Que le den ganas de dibujar bocas y zapatillas,
dejar escapar todos los adjetivos por las mirillas,
perseguir en paños menores a la metáfora menor
por toda la casa.
Que de repente se le aparezca la letra jota
minúscula,
y aquella vieja historia de la música,
secrete.
Que los sedimentos sedimenten,
los nutrientes refrigeren,
los amores platonicen,
los perdedores ironicen.
Digamos, que a usted no le interese más otra cosa
que la semilla,
el desentono,
quebrar el semen.
Querrá fatigar el suburbio
si devino poesía,
resoplar su potrillo.
Vamos a suponer que sale a la calle en puntas de pié,
que salude cortésmente a una señora con sombrero.
“Buon giorno”
y en vez de una flor le obsequie un soliloquio.

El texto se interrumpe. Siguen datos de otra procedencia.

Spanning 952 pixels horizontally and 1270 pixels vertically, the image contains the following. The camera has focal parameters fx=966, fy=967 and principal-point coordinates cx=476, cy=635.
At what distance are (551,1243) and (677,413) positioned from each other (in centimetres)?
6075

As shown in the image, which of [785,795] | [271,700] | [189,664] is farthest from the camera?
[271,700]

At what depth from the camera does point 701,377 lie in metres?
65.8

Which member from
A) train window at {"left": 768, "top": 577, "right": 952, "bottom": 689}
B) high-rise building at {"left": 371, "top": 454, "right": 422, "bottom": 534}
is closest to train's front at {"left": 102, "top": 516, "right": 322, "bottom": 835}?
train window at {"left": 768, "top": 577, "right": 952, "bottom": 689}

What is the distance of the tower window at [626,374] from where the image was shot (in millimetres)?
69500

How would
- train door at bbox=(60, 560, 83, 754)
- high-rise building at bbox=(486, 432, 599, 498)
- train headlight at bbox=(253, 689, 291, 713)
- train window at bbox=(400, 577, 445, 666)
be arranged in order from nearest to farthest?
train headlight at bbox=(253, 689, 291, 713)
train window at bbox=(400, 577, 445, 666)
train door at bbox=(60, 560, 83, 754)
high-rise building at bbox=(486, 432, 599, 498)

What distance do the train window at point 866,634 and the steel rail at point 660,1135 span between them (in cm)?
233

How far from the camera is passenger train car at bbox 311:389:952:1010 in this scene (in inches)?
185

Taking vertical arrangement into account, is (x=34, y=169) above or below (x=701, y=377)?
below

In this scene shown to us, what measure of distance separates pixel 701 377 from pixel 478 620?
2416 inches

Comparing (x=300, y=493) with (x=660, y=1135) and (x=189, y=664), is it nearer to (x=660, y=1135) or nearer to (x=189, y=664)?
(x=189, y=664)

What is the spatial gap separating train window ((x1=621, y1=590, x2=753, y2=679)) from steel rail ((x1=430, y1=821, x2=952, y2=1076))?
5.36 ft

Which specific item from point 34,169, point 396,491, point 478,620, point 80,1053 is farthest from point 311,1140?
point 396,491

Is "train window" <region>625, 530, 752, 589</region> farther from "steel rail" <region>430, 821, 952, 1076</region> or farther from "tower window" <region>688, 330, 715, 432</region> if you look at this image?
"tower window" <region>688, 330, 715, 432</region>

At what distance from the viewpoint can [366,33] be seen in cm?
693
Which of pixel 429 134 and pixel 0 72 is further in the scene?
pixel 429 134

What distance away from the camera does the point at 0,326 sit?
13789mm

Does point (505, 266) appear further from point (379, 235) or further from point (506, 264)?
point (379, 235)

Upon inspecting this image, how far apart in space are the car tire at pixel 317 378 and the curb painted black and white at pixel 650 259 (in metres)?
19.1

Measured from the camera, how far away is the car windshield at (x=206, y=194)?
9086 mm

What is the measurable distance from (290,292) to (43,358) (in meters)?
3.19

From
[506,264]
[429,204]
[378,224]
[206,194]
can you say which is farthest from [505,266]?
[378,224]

Por un momento, supongamos
que al doblar la esquina del buzón
vienen a su encuentro Alejandra Pizarnik del brazo de
Julio Cortázar,
lo besen como a un viejo cómplice
y se vayan los tres abrazados hasta la última mesa
de un bodegón malhablado
a describir, muertos de risa,
el rechinar de los pecados
que pasan
en fila india… uno a uno.

Piénselo.
Una mañana desatinada
usted debería suponer.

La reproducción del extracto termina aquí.